Kretschmer verurteilt Fackelaufmarsch

Kretschmer verurteilt Fackelaufmarsch
Landtag debattiert über Feststellung der epidemischen Notlage
Angesichts anhaltend hoher Corona-Infektionszahlen in Sachsen hat der Landtag über die pandemische Notlage beraten. Überschattet wurde die Debatte von einer zunehmenden Radikalisierung der Proteste gegen die Maßnahmen zur Eindämmung der Pandemie.

Der sächsische Ministerpräsident Michael Kretschmer (CDU) hat den Fackelaufmarsch mutmaßlicher Rechtsextremer vor dem Privathaus von Sozialministerin Petra Köpping (SPD) verurteilt. Das sei eindeutig eine Grenzüberschreitung und ein Versuch der Einschüchterung, sagte Kretschmer am Montag im sächsischen Landtag in Dresden. "Das dürfen wir uns nicht gefallen lassen, und das lassen wir uns nicht gefallen", sagte er und sicherte Köpping "einhundertprozentige Solidarität" zu.
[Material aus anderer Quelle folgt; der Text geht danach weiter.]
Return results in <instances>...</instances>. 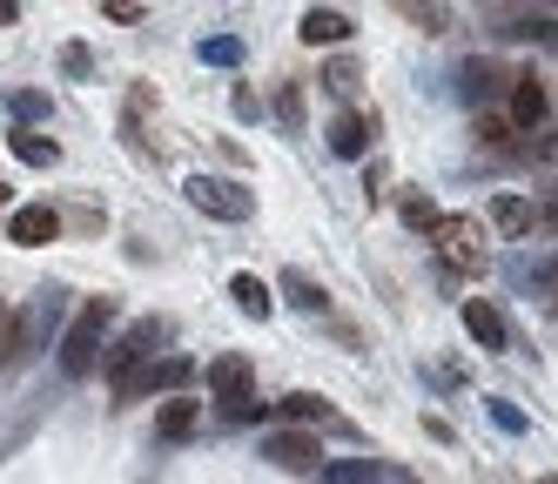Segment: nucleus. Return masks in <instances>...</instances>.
<instances>
[{
  "label": "nucleus",
  "instance_id": "29",
  "mask_svg": "<svg viewBox=\"0 0 558 484\" xmlns=\"http://www.w3.org/2000/svg\"><path fill=\"white\" fill-rule=\"evenodd\" d=\"M8 350H14V310L0 303V363H8Z\"/></svg>",
  "mask_w": 558,
  "mask_h": 484
},
{
  "label": "nucleus",
  "instance_id": "14",
  "mask_svg": "<svg viewBox=\"0 0 558 484\" xmlns=\"http://www.w3.org/2000/svg\"><path fill=\"white\" fill-rule=\"evenodd\" d=\"M195 418H203V411H195V397H169V403H162V418H155V431H162V437H189Z\"/></svg>",
  "mask_w": 558,
  "mask_h": 484
},
{
  "label": "nucleus",
  "instance_id": "12",
  "mask_svg": "<svg viewBox=\"0 0 558 484\" xmlns=\"http://www.w3.org/2000/svg\"><path fill=\"white\" fill-rule=\"evenodd\" d=\"M229 297H235V310H243V316H269L276 310V297H269V282L263 276H229Z\"/></svg>",
  "mask_w": 558,
  "mask_h": 484
},
{
  "label": "nucleus",
  "instance_id": "31",
  "mask_svg": "<svg viewBox=\"0 0 558 484\" xmlns=\"http://www.w3.org/2000/svg\"><path fill=\"white\" fill-rule=\"evenodd\" d=\"M532 161H558V129H551L545 142H532Z\"/></svg>",
  "mask_w": 558,
  "mask_h": 484
},
{
  "label": "nucleus",
  "instance_id": "4",
  "mask_svg": "<svg viewBox=\"0 0 558 484\" xmlns=\"http://www.w3.org/2000/svg\"><path fill=\"white\" fill-rule=\"evenodd\" d=\"M250 384H256V371H250V356H216V363H209V397L222 403L229 418H243L250 403H256V397H250Z\"/></svg>",
  "mask_w": 558,
  "mask_h": 484
},
{
  "label": "nucleus",
  "instance_id": "33",
  "mask_svg": "<svg viewBox=\"0 0 558 484\" xmlns=\"http://www.w3.org/2000/svg\"><path fill=\"white\" fill-rule=\"evenodd\" d=\"M538 222H551V229H558V202H551V209H545V216H538Z\"/></svg>",
  "mask_w": 558,
  "mask_h": 484
},
{
  "label": "nucleus",
  "instance_id": "6",
  "mask_svg": "<svg viewBox=\"0 0 558 484\" xmlns=\"http://www.w3.org/2000/svg\"><path fill=\"white\" fill-rule=\"evenodd\" d=\"M263 458L276 471H324V444H316L310 431H269L263 437Z\"/></svg>",
  "mask_w": 558,
  "mask_h": 484
},
{
  "label": "nucleus",
  "instance_id": "15",
  "mask_svg": "<svg viewBox=\"0 0 558 484\" xmlns=\"http://www.w3.org/2000/svg\"><path fill=\"white\" fill-rule=\"evenodd\" d=\"M492 222H498L505 235H525V229H532V202H525V195H498V202H492Z\"/></svg>",
  "mask_w": 558,
  "mask_h": 484
},
{
  "label": "nucleus",
  "instance_id": "35",
  "mask_svg": "<svg viewBox=\"0 0 558 484\" xmlns=\"http://www.w3.org/2000/svg\"><path fill=\"white\" fill-rule=\"evenodd\" d=\"M551 484H558V477H551Z\"/></svg>",
  "mask_w": 558,
  "mask_h": 484
},
{
  "label": "nucleus",
  "instance_id": "22",
  "mask_svg": "<svg viewBox=\"0 0 558 484\" xmlns=\"http://www.w3.org/2000/svg\"><path fill=\"white\" fill-rule=\"evenodd\" d=\"M203 61H216V68H235V61H243V40H235V34H216V40H203Z\"/></svg>",
  "mask_w": 558,
  "mask_h": 484
},
{
  "label": "nucleus",
  "instance_id": "27",
  "mask_svg": "<svg viewBox=\"0 0 558 484\" xmlns=\"http://www.w3.org/2000/svg\"><path fill=\"white\" fill-rule=\"evenodd\" d=\"M505 135H511V121H498V114H485V121H477V142H492V148H505Z\"/></svg>",
  "mask_w": 558,
  "mask_h": 484
},
{
  "label": "nucleus",
  "instance_id": "34",
  "mask_svg": "<svg viewBox=\"0 0 558 484\" xmlns=\"http://www.w3.org/2000/svg\"><path fill=\"white\" fill-rule=\"evenodd\" d=\"M0 202H8V189H0Z\"/></svg>",
  "mask_w": 558,
  "mask_h": 484
},
{
  "label": "nucleus",
  "instance_id": "8",
  "mask_svg": "<svg viewBox=\"0 0 558 484\" xmlns=\"http://www.w3.org/2000/svg\"><path fill=\"white\" fill-rule=\"evenodd\" d=\"M371 135H377V114H337V121H330V155L356 161V155L371 148Z\"/></svg>",
  "mask_w": 558,
  "mask_h": 484
},
{
  "label": "nucleus",
  "instance_id": "10",
  "mask_svg": "<svg viewBox=\"0 0 558 484\" xmlns=\"http://www.w3.org/2000/svg\"><path fill=\"white\" fill-rule=\"evenodd\" d=\"M545 88H538V74H518L511 81V129H538V121H545Z\"/></svg>",
  "mask_w": 558,
  "mask_h": 484
},
{
  "label": "nucleus",
  "instance_id": "23",
  "mask_svg": "<svg viewBox=\"0 0 558 484\" xmlns=\"http://www.w3.org/2000/svg\"><path fill=\"white\" fill-rule=\"evenodd\" d=\"M283 290H290V303H303V310H324V303H330L310 276H283Z\"/></svg>",
  "mask_w": 558,
  "mask_h": 484
},
{
  "label": "nucleus",
  "instance_id": "19",
  "mask_svg": "<svg viewBox=\"0 0 558 484\" xmlns=\"http://www.w3.org/2000/svg\"><path fill=\"white\" fill-rule=\"evenodd\" d=\"M505 34H525V40H545V48H558V21H551V14H518Z\"/></svg>",
  "mask_w": 558,
  "mask_h": 484
},
{
  "label": "nucleus",
  "instance_id": "17",
  "mask_svg": "<svg viewBox=\"0 0 558 484\" xmlns=\"http://www.w3.org/2000/svg\"><path fill=\"white\" fill-rule=\"evenodd\" d=\"M34 343H41V310H14V350H8V363H21Z\"/></svg>",
  "mask_w": 558,
  "mask_h": 484
},
{
  "label": "nucleus",
  "instance_id": "24",
  "mask_svg": "<svg viewBox=\"0 0 558 484\" xmlns=\"http://www.w3.org/2000/svg\"><path fill=\"white\" fill-rule=\"evenodd\" d=\"M324 88H330V95H350V88H356V61H330Z\"/></svg>",
  "mask_w": 558,
  "mask_h": 484
},
{
  "label": "nucleus",
  "instance_id": "30",
  "mask_svg": "<svg viewBox=\"0 0 558 484\" xmlns=\"http://www.w3.org/2000/svg\"><path fill=\"white\" fill-rule=\"evenodd\" d=\"M101 14H108V21H122V27H135V21H142V8H129V0H114V8H101Z\"/></svg>",
  "mask_w": 558,
  "mask_h": 484
},
{
  "label": "nucleus",
  "instance_id": "3",
  "mask_svg": "<svg viewBox=\"0 0 558 484\" xmlns=\"http://www.w3.org/2000/svg\"><path fill=\"white\" fill-rule=\"evenodd\" d=\"M155 337H162L155 323H135V330H129L122 343L108 350V363H101V371H108V384H114V390H129V384L148 371V363H155Z\"/></svg>",
  "mask_w": 558,
  "mask_h": 484
},
{
  "label": "nucleus",
  "instance_id": "21",
  "mask_svg": "<svg viewBox=\"0 0 558 484\" xmlns=\"http://www.w3.org/2000/svg\"><path fill=\"white\" fill-rule=\"evenodd\" d=\"M492 88H498V68H492V61H464V95L485 101Z\"/></svg>",
  "mask_w": 558,
  "mask_h": 484
},
{
  "label": "nucleus",
  "instance_id": "13",
  "mask_svg": "<svg viewBox=\"0 0 558 484\" xmlns=\"http://www.w3.org/2000/svg\"><path fill=\"white\" fill-rule=\"evenodd\" d=\"M14 155L34 161V169H48V161H61V142L41 135V129H14Z\"/></svg>",
  "mask_w": 558,
  "mask_h": 484
},
{
  "label": "nucleus",
  "instance_id": "7",
  "mask_svg": "<svg viewBox=\"0 0 558 484\" xmlns=\"http://www.w3.org/2000/svg\"><path fill=\"white\" fill-rule=\"evenodd\" d=\"M61 235V216L48 209V202H27V209L8 216V242H21V250H41V242Z\"/></svg>",
  "mask_w": 558,
  "mask_h": 484
},
{
  "label": "nucleus",
  "instance_id": "32",
  "mask_svg": "<svg viewBox=\"0 0 558 484\" xmlns=\"http://www.w3.org/2000/svg\"><path fill=\"white\" fill-rule=\"evenodd\" d=\"M14 14H21V8H14V0H0V27H8V21H14Z\"/></svg>",
  "mask_w": 558,
  "mask_h": 484
},
{
  "label": "nucleus",
  "instance_id": "11",
  "mask_svg": "<svg viewBox=\"0 0 558 484\" xmlns=\"http://www.w3.org/2000/svg\"><path fill=\"white\" fill-rule=\"evenodd\" d=\"M464 330H471L477 350H505V316H498L485 297H471V303H464Z\"/></svg>",
  "mask_w": 558,
  "mask_h": 484
},
{
  "label": "nucleus",
  "instance_id": "25",
  "mask_svg": "<svg viewBox=\"0 0 558 484\" xmlns=\"http://www.w3.org/2000/svg\"><path fill=\"white\" fill-rule=\"evenodd\" d=\"M492 424H498V431H525V411H518V403H505V397H492Z\"/></svg>",
  "mask_w": 558,
  "mask_h": 484
},
{
  "label": "nucleus",
  "instance_id": "1",
  "mask_svg": "<svg viewBox=\"0 0 558 484\" xmlns=\"http://www.w3.org/2000/svg\"><path fill=\"white\" fill-rule=\"evenodd\" d=\"M108 323H114V303H108V297H95V303H82V310H74L68 337H61V371H68V377H88L95 363H108V356H101V343H108Z\"/></svg>",
  "mask_w": 558,
  "mask_h": 484
},
{
  "label": "nucleus",
  "instance_id": "5",
  "mask_svg": "<svg viewBox=\"0 0 558 484\" xmlns=\"http://www.w3.org/2000/svg\"><path fill=\"white\" fill-rule=\"evenodd\" d=\"M437 250H445L451 269H485V229L471 216H445L437 222Z\"/></svg>",
  "mask_w": 558,
  "mask_h": 484
},
{
  "label": "nucleus",
  "instance_id": "20",
  "mask_svg": "<svg viewBox=\"0 0 558 484\" xmlns=\"http://www.w3.org/2000/svg\"><path fill=\"white\" fill-rule=\"evenodd\" d=\"M404 222L437 235V222H445V216H437V202H430V195H404Z\"/></svg>",
  "mask_w": 558,
  "mask_h": 484
},
{
  "label": "nucleus",
  "instance_id": "2",
  "mask_svg": "<svg viewBox=\"0 0 558 484\" xmlns=\"http://www.w3.org/2000/svg\"><path fill=\"white\" fill-rule=\"evenodd\" d=\"M182 189H189V209H203V216H216V222H250V216H256V195H250L243 182H222V176H189Z\"/></svg>",
  "mask_w": 558,
  "mask_h": 484
},
{
  "label": "nucleus",
  "instance_id": "16",
  "mask_svg": "<svg viewBox=\"0 0 558 484\" xmlns=\"http://www.w3.org/2000/svg\"><path fill=\"white\" fill-rule=\"evenodd\" d=\"M371 477H377L371 458H343V464H324V471H316V484H371Z\"/></svg>",
  "mask_w": 558,
  "mask_h": 484
},
{
  "label": "nucleus",
  "instance_id": "9",
  "mask_svg": "<svg viewBox=\"0 0 558 484\" xmlns=\"http://www.w3.org/2000/svg\"><path fill=\"white\" fill-rule=\"evenodd\" d=\"M296 34L310 40V48H337V40H350V14L343 8H310L296 21Z\"/></svg>",
  "mask_w": 558,
  "mask_h": 484
},
{
  "label": "nucleus",
  "instance_id": "26",
  "mask_svg": "<svg viewBox=\"0 0 558 484\" xmlns=\"http://www.w3.org/2000/svg\"><path fill=\"white\" fill-rule=\"evenodd\" d=\"M404 21H417L424 34H445V8H404Z\"/></svg>",
  "mask_w": 558,
  "mask_h": 484
},
{
  "label": "nucleus",
  "instance_id": "18",
  "mask_svg": "<svg viewBox=\"0 0 558 484\" xmlns=\"http://www.w3.org/2000/svg\"><path fill=\"white\" fill-rule=\"evenodd\" d=\"M283 411H290L296 424H310V418H316V424H337V411H330V403H324V397H310V390H296V397H283Z\"/></svg>",
  "mask_w": 558,
  "mask_h": 484
},
{
  "label": "nucleus",
  "instance_id": "28",
  "mask_svg": "<svg viewBox=\"0 0 558 484\" xmlns=\"http://www.w3.org/2000/svg\"><path fill=\"white\" fill-rule=\"evenodd\" d=\"M276 108H283V121H290V129H303V95H296V88H283V95H276Z\"/></svg>",
  "mask_w": 558,
  "mask_h": 484
}]
</instances>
Rund 30 mutmaßlich rechtsextreme Gegner der Corona-Schutzmaßnahmen waren am Freitagabend mit Fackeln vor dem Privathaus von Sachsens Gesundheitsministerin Köpping in der Nähe von Grimma aufmarschiert. Bei Eintreffen der Polizei flüchteten die Teilnehmenden.

Der Vorfall löste parteiübergreifend Empörung aus. Die Polizei stellte einen Teil der Beteiligten und stoppte 15 Fahrzeuge. Insgesamt 25 Identitäten seien festgestellt worden, hieß es. Auch Sachsens Innenminister Roland Wöller (CDU) verurteilte den Fackelaufzug scharf.

Kretschmer kündigte in seiner Rede im Landtag ein hartes Vorgehen gegen verbotene Corona-Demonstrationen an. Der sächsische Landtag hatte sich am Montag in Dresden zu einer Sondersitzung versammelt, um die epidemische Notlage im Freistaat festzustellen. Damit sollte das Parlament die Voraussetzung für weitere rechtssichere Corona-Maßnahmen schaffen.

Die AfD-Fraktion hatte angekündigt, den Antrag der Landesregierung abzulehnen. Für Montagabend wurden in mehreren sächsischen Städten weitere Corona-Proteste erwartet, darunter in Bautzen und im Landkreis Görlitz. Sachsen hat derzeit mit 1.234,4 die höchste Sieben-Tage-Inzidenz im Bundesgebiet.

Die bereits für den Mittag erwarteten massiven Proteste von Corona-Gegnern vor dem sächsischen Landtag blieben zunächst aus. Die Polizei war vor Ort präsent und hatte auch Wasserwerfer aufgefahren.

SPD-Generalsekretär Lars Klingbeil übte unterdessen Kritik am Umgang der sächsischen Behörden mit den Protesten von Gegnern der Corona-Maßnahmen. "Ich glaube, dass in Sachsen von den zuständigen Stellen zu lange weggeguckt wurde, dass Dinge ermöglicht wurden, dass Dinge laufengelassen wurden", sagte Klingbeil im TV-Sender Phoenix. Das sei eine "Politik der Duldung".

Der Rechtsstaat müsse aber anders vorgehen, und das sei "auch das, was ich vom dortigen Innenminister erwarte", sagte Klingbeil. Der sächsische Linken-Fraktionschef Rico Gebhardt bezeichnete Innenminister Woeller als einen "Totalausfall".

Unterdessen übten mehr als 600 Bürgerinnen und Bürger aus dem sächsischen Freiberg Kritik an den anhaltenden Protesten gegen die Corona-Maßnahmen. "Mit Unverständnis, Sorge und immer größerem Zorn beobachten wir die montäglichen 'Corona-Spaziergänge' durch Freiberg", heißt es in einem Offenen Brief der Initiative "Freiberg für alle". Die Stadt dürfe nicht zum "Abenteuerspielplatz der Rechtsextremen und Corona-Leugner werden".